### [Problem to work on]
Set down exactly the lines running from the line with "How much distance is there from" to the end of the listing below, both ends included.

**** Records provided ****

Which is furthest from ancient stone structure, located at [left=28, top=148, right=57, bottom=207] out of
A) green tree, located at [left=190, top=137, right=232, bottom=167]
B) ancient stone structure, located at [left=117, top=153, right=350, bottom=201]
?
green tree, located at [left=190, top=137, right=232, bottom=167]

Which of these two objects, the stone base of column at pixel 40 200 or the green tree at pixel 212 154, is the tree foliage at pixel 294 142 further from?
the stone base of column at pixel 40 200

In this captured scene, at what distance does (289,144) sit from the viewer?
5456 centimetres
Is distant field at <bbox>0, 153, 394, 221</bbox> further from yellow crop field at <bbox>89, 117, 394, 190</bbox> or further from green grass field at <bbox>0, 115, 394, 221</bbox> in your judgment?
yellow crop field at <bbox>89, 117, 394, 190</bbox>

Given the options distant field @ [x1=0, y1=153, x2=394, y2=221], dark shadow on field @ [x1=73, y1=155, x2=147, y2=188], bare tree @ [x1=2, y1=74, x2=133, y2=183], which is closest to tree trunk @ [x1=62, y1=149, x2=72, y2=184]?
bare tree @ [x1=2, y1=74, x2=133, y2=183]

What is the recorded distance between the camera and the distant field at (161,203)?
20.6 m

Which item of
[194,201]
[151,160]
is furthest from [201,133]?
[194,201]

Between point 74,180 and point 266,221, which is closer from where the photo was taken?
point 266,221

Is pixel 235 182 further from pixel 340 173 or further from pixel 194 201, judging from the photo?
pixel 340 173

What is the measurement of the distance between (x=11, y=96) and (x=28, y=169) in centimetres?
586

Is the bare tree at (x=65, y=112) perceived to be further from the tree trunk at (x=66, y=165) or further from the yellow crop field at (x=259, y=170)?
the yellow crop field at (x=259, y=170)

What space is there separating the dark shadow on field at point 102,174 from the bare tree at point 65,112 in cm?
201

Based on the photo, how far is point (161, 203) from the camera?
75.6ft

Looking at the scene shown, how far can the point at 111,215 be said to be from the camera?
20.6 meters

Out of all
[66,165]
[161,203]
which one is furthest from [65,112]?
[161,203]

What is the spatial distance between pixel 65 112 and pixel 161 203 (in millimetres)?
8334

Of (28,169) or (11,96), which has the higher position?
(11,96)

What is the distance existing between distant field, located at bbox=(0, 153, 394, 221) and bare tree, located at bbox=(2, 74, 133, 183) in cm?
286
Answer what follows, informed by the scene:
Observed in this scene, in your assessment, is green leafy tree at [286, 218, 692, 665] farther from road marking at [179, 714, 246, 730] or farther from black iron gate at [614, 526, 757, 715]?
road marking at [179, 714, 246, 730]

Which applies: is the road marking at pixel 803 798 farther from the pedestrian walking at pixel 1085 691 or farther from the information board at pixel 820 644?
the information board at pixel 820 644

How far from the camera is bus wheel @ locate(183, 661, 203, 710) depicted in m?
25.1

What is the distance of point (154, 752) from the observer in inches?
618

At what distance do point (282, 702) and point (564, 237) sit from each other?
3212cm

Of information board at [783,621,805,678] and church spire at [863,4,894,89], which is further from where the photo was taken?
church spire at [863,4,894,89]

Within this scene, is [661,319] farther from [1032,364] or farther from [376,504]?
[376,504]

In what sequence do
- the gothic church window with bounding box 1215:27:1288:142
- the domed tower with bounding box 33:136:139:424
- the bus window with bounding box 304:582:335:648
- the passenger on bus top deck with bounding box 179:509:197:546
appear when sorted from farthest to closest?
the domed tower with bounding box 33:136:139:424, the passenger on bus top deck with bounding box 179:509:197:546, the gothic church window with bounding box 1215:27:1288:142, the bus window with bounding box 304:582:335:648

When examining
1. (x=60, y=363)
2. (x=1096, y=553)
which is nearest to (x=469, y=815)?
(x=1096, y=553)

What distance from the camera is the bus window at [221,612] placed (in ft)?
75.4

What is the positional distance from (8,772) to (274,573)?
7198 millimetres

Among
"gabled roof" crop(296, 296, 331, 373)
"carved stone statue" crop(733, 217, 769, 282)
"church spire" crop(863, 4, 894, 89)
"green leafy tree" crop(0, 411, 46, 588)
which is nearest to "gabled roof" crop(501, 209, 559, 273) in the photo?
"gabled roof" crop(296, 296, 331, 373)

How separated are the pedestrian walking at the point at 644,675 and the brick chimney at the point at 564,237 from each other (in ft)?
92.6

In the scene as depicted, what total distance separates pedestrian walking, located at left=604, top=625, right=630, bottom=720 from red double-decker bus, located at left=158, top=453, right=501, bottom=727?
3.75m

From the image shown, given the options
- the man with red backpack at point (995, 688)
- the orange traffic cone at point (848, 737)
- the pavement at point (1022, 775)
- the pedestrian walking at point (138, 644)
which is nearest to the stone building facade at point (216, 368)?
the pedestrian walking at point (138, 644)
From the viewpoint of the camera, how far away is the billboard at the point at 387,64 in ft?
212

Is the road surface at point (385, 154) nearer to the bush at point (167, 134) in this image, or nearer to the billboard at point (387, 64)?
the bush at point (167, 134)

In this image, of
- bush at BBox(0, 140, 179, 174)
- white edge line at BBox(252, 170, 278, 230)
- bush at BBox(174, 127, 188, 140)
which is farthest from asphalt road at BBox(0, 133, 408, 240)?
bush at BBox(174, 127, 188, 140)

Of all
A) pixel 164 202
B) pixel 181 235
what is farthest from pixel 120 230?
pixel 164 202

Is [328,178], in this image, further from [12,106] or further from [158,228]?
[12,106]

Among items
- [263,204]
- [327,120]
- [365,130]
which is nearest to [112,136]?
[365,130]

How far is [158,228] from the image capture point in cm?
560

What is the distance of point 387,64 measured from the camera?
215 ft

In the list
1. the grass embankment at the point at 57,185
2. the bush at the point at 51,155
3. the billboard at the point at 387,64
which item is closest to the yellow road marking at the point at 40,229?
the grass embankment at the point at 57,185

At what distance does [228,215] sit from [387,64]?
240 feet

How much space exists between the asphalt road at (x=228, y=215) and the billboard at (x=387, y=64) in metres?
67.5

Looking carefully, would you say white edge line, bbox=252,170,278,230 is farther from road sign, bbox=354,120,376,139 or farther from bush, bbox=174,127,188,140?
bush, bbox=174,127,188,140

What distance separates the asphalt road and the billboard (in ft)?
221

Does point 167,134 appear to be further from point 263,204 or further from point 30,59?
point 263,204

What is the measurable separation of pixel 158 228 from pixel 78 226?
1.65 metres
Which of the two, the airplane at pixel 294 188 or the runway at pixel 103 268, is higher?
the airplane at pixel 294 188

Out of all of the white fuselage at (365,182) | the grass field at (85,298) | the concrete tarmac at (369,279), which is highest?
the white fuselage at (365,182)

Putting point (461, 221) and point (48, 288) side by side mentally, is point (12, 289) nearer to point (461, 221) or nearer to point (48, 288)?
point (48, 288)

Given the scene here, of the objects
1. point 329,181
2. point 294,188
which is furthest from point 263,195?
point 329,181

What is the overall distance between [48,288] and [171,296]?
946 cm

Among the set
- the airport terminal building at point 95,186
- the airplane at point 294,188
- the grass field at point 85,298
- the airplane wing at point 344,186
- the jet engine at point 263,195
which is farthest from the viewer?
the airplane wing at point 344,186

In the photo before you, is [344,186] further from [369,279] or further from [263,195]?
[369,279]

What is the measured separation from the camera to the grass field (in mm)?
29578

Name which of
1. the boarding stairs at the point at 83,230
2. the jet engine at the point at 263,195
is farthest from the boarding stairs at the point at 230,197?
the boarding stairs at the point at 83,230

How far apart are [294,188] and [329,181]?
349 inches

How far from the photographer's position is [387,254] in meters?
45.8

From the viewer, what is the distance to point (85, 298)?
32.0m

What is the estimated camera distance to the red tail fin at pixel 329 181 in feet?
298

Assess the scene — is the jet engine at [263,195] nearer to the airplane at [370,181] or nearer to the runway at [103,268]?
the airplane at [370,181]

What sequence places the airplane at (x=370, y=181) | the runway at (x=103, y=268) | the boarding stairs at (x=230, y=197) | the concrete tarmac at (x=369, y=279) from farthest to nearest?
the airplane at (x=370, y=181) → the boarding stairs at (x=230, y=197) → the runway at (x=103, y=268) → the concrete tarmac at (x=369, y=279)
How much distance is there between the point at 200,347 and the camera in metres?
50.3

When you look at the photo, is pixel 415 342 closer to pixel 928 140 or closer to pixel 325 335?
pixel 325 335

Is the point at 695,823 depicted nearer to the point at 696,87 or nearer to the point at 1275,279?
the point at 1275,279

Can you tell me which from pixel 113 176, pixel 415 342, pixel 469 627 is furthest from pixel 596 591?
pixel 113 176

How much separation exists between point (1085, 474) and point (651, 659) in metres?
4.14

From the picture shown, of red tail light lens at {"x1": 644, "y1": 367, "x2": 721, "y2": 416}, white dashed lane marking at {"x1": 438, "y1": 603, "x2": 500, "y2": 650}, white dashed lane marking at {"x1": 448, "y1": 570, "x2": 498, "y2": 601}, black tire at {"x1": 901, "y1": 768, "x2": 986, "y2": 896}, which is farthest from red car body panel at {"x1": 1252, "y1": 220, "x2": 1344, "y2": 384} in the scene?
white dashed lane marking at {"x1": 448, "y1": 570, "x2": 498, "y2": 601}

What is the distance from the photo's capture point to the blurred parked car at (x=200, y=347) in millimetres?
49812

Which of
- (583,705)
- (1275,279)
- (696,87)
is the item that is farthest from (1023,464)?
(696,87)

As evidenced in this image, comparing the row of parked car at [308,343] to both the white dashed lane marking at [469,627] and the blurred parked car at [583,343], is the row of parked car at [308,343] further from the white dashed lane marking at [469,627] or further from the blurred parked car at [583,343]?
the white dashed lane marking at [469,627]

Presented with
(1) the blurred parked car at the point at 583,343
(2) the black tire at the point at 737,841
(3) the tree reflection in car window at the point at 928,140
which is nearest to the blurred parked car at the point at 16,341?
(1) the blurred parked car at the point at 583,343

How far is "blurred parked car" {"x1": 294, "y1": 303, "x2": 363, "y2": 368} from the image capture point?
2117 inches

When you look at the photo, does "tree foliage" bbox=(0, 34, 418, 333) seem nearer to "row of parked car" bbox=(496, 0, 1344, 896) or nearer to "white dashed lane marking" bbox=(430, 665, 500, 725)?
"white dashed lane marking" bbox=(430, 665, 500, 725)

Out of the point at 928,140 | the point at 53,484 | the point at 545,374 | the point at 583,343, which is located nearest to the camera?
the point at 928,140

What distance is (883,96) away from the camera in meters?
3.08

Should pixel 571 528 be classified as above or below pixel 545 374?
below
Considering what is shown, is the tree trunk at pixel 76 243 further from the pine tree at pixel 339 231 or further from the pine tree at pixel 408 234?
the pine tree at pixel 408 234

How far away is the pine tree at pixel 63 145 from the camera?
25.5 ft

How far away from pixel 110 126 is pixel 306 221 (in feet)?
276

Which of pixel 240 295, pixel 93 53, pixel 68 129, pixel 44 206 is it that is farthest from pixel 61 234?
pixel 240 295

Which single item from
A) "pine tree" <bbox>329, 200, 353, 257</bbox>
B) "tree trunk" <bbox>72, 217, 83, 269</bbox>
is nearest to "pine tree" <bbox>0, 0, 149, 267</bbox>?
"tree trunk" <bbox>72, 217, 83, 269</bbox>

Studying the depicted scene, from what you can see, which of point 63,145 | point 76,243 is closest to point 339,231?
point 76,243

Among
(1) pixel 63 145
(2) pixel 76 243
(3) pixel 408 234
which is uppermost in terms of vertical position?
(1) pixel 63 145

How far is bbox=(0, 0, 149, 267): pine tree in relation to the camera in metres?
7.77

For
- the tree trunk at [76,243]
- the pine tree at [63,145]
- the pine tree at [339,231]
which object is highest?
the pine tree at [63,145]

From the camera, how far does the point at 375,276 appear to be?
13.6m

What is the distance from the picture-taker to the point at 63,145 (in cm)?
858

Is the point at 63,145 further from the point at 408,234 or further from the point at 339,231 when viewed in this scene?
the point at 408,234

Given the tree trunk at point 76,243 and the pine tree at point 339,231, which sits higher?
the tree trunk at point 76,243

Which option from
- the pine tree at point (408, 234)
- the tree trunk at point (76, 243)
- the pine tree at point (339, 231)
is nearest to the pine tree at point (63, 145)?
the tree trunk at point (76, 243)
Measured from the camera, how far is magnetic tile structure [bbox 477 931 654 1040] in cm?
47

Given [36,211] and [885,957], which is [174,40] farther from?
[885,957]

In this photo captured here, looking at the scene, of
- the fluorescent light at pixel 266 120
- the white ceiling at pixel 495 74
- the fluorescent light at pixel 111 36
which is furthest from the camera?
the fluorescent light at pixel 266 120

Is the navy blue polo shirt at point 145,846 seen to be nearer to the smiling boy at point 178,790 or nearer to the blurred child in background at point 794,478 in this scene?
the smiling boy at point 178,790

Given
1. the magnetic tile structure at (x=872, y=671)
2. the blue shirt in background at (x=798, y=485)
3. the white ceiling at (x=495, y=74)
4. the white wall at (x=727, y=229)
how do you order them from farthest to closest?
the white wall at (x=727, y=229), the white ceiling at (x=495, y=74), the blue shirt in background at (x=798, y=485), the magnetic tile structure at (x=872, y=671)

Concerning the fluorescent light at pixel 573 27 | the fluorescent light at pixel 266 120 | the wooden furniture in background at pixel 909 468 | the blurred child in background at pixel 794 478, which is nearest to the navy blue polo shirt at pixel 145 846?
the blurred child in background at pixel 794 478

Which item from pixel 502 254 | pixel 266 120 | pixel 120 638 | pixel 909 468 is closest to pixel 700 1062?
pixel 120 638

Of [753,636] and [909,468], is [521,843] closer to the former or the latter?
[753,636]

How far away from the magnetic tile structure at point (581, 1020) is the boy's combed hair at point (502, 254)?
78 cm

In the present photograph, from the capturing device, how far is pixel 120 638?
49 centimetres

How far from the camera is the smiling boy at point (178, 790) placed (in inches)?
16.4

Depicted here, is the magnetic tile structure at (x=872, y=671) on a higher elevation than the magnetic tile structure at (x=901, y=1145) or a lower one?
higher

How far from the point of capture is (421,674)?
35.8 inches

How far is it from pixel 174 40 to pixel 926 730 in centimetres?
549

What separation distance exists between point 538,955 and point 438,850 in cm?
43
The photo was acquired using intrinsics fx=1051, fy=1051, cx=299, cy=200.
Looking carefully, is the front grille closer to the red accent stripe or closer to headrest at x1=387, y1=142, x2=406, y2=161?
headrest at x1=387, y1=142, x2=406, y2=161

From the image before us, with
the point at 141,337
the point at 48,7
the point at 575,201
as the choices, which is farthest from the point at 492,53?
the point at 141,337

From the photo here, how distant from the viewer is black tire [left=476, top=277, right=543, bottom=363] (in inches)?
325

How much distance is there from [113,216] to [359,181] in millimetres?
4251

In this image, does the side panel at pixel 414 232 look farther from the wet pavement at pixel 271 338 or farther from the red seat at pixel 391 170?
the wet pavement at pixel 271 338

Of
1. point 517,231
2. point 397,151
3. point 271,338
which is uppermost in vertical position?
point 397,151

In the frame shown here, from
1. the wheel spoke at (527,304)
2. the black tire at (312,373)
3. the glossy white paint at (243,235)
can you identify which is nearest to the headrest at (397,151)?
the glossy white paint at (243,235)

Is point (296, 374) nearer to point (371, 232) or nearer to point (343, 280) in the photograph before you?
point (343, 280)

****

### [Response below]
How much distance is there from [113,216] to [359,181] in millimetres?
4251

In this image, does the side panel at pixel 414 232 look farther from the wet pavement at pixel 271 338 or farther from the red seat at pixel 391 170?
the wet pavement at pixel 271 338

Of
1. point 517,231
2. point 397,151
3. point 271,338
which is uppermost in vertical position?
point 397,151

In the frame shown here, from
1. the wheel spoke at (527,304)
2. the black tire at (312,373)
3. the glossy white paint at (243,235)
can you identify which is nearest to the headrest at (397,151)?
the glossy white paint at (243,235)

Is point (296, 374) nearer to point (371, 232) or nearer to point (343, 280) in the photograph before you?
point (343, 280)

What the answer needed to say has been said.